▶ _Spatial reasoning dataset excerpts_
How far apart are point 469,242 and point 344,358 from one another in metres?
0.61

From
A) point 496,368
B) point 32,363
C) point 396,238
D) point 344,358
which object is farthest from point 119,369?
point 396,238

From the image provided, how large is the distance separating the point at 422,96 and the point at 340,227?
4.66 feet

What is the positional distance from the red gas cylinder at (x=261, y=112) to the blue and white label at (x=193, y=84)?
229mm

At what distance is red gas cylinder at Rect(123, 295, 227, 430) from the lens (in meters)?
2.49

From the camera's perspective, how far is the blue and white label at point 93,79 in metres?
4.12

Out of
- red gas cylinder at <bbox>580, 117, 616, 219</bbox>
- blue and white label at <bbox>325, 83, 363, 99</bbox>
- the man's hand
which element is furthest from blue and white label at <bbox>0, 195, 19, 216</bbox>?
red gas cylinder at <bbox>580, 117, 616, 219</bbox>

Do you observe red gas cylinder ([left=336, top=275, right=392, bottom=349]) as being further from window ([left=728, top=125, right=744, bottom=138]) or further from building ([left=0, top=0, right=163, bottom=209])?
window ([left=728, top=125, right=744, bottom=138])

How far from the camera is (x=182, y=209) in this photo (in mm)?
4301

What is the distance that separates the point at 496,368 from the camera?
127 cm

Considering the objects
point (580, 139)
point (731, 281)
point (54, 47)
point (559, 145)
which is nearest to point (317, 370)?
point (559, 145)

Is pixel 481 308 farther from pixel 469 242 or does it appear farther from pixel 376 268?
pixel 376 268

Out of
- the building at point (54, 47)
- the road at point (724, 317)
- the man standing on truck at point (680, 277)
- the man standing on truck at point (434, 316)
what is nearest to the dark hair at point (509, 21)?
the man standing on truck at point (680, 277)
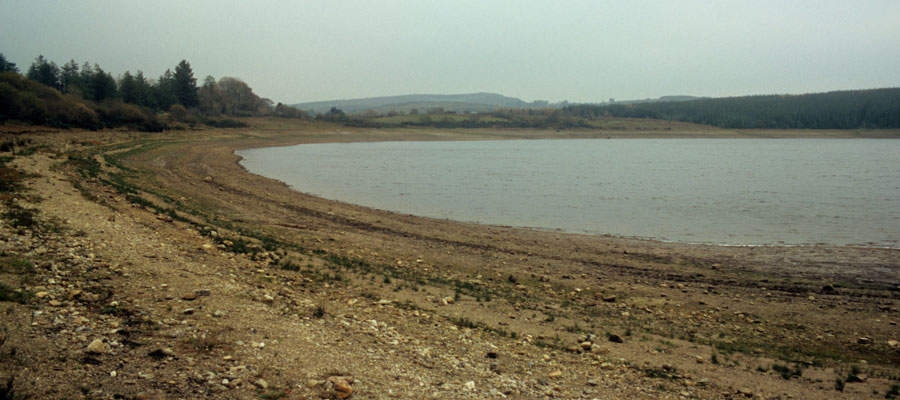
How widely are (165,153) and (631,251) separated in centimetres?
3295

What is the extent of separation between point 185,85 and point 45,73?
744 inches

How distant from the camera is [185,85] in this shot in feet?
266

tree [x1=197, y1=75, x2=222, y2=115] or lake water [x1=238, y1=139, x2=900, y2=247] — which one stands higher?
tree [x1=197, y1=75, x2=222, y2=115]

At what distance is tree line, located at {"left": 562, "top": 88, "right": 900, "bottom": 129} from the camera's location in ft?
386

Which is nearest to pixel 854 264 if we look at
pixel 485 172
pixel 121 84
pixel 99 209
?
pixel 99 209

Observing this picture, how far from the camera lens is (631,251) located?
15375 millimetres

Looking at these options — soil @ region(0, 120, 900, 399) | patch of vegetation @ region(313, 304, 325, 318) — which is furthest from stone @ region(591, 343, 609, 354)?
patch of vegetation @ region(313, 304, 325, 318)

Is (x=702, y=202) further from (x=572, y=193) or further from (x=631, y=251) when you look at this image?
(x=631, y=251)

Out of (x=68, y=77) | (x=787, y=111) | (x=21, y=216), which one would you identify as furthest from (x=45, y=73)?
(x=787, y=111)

▶ _What is being asked_
Please echo all of the material above word for word, omitting the pictures.

▶ _Correct result_
How far apart are point 469,242 and point 344,358 from one another in metres?
0.61

From
A) point 496,368
B) point 32,363
C) point 396,238
D) point 344,358
which object is farthest from point 119,369?
point 396,238

From the image provided, how large is the distance separating the point at 422,96 and the point at 340,227?
4.66 feet

What is the positional distance from the red gas cylinder at (x=261, y=112) to the blue and white label at (x=193, y=84)?
229mm

At what distance is red gas cylinder at Rect(123, 295, 227, 430) from the lens (in meters)?
2.49

From the camera's perspective, how far is the blue and white label at point 93,79 in metres?
4.12

Out of
- red gas cylinder at <bbox>580, 117, 616, 219</bbox>
- blue and white label at <bbox>325, 83, 363, 99</bbox>
- the man's hand
which element is furthest from blue and white label at <bbox>0, 195, 19, 216</bbox>?
red gas cylinder at <bbox>580, 117, 616, 219</bbox>

Do you observe red gas cylinder ([left=336, top=275, right=392, bottom=349]) as being further from window ([left=728, top=125, right=744, bottom=138]) or further from building ([left=0, top=0, right=163, bottom=209])?
window ([left=728, top=125, right=744, bottom=138])

How far from the camera is (x=182, y=209) in this photo (in mm)?
4301

What is the distance that separates the point at 496,368 from the camera?
127 cm

Considering the objects
point (580, 139)
point (731, 281)
point (54, 47)
point (559, 145)
which is nearest to point (317, 370)?
point (559, 145)

Is pixel 481 308 farther from pixel 469 242 or does it appear farther from pixel 376 268?
pixel 376 268

Out of
- the building at point (54, 47)
- the road at point (724, 317)
- the man standing on truck at point (680, 277)
- the man standing on truck at point (434, 316)
what is nearest to the dark hair at point (509, 21)?
the man standing on truck at point (680, 277)
How widely are (165,153) and (631,251) separated in centimetres?
3295

What is the extent of separation between point 185,85 and point 45,73?
744 inches

How distant from the camera is [185,85] in this shot in feet?
266

tree [x1=197, y1=75, x2=222, y2=115] or lake water [x1=238, y1=139, x2=900, y2=247] — which one stands higher?
tree [x1=197, y1=75, x2=222, y2=115]

At what distance is tree line, located at {"left": 562, "top": 88, "right": 900, "bottom": 129} from the camera's location in ft?
386

Which is nearest to pixel 854 264 if we look at
pixel 485 172
pixel 121 84
pixel 99 209
?
pixel 99 209

Observing this picture, how far from the camera lens is (631,251) located?
15375 millimetres

Looking at these options — soil @ region(0, 120, 900, 399) | patch of vegetation @ region(313, 304, 325, 318) — which is furthest from stone @ region(591, 343, 609, 354)?
patch of vegetation @ region(313, 304, 325, 318)

Is (x=702, y=202) further from (x=572, y=193) or further from (x=631, y=251) when you look at this image?
(x=631, y=251)

Out of (x=68, y=77) | (x=787, y=111) | (x=21, y=216), which one would you identify as furthest from (x=45, y=73)?
(x=787, y=111)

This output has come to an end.